WHAT THE TASK ASKS.
Copy the rows exactly, beginning with the line that contains "Approximately how far" and continuing through the last of the rows, but leave out the pictures.

SUPPLIED DATA.
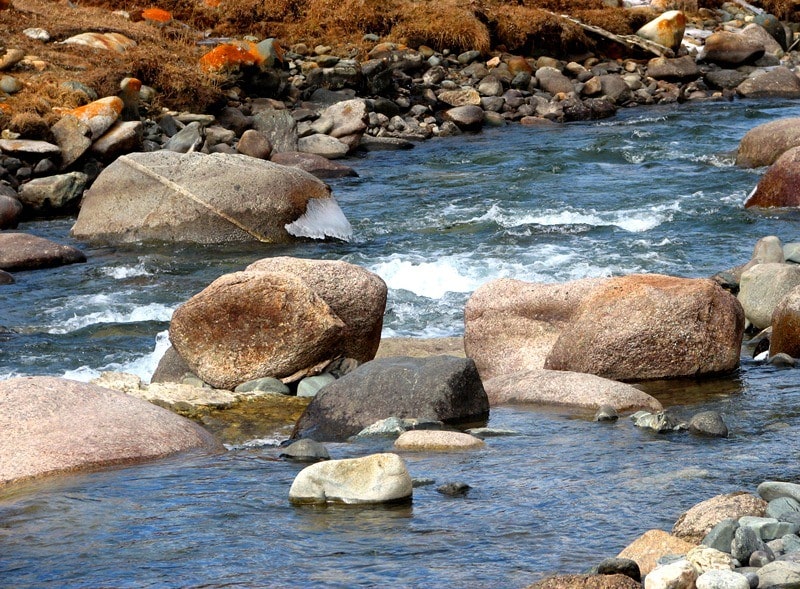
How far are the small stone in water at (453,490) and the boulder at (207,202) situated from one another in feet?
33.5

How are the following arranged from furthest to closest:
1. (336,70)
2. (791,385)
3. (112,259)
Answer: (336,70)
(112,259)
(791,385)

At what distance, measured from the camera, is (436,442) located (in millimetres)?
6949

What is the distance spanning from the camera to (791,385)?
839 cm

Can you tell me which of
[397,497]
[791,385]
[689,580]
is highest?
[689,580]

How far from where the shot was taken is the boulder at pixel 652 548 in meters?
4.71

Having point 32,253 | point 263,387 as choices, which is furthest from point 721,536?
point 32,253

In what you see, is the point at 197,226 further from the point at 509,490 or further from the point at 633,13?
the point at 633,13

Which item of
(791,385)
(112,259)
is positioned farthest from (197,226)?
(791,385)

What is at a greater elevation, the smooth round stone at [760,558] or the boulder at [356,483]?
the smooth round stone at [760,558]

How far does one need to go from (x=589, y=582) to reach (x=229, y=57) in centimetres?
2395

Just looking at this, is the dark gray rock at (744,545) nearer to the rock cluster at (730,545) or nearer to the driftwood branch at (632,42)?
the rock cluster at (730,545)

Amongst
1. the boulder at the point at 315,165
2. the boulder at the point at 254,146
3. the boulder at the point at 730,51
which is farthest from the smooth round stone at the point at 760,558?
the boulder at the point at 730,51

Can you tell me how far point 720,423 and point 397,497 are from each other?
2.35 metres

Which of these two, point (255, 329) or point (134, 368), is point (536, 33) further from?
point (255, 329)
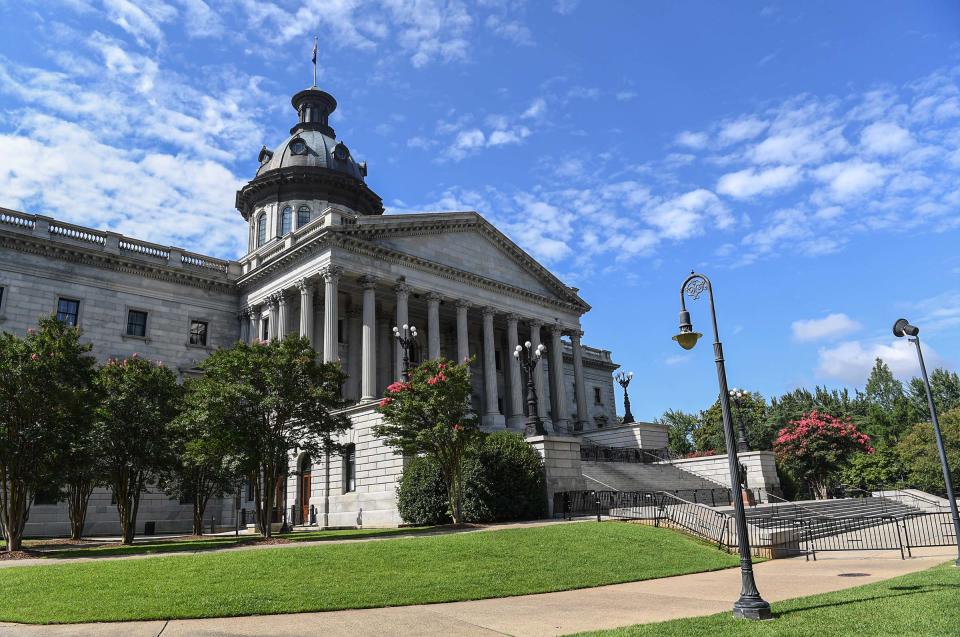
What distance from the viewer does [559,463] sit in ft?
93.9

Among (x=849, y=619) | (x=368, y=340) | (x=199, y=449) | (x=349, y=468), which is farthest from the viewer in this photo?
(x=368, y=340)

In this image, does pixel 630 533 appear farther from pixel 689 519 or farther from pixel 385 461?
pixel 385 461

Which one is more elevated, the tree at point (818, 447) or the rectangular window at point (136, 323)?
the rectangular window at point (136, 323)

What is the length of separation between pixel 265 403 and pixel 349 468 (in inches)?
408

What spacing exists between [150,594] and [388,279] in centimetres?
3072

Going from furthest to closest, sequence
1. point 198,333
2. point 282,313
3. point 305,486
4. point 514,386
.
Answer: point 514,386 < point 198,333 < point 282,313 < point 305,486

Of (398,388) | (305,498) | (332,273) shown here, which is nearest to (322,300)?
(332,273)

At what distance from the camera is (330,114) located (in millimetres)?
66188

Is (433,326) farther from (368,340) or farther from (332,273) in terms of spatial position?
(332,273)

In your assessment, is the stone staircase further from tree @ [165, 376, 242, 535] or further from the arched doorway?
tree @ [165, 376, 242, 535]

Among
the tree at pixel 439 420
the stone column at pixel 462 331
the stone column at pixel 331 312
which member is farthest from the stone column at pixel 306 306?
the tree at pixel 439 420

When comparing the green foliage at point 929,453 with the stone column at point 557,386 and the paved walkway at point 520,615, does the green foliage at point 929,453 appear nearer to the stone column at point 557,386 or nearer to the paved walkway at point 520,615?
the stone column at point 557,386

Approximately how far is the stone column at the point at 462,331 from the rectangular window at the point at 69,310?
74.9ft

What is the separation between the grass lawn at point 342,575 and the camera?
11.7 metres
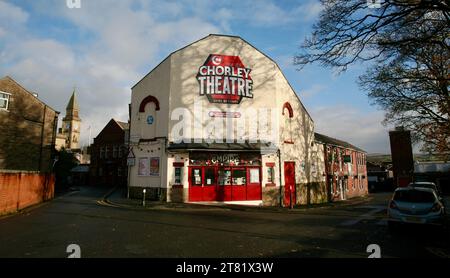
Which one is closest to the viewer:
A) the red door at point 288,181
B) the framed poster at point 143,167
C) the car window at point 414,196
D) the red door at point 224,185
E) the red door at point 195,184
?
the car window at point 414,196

COMPLETED EXERCISE.
Approximately how far is the stone column at the point at 462,331 from the rectangular window at the point at 69,310?
74.9ft

What is the separation between the grass lawn at point 342,575 and the camera?
11.7 metres
Which one is closest to the viewer:
A) the red door at point 288,181
B) the framed poster at point 143,167
C) the car window at point 414,196
D) the red door at point 224,185
E) the red door at point 195,184
?
the car window at point 414,196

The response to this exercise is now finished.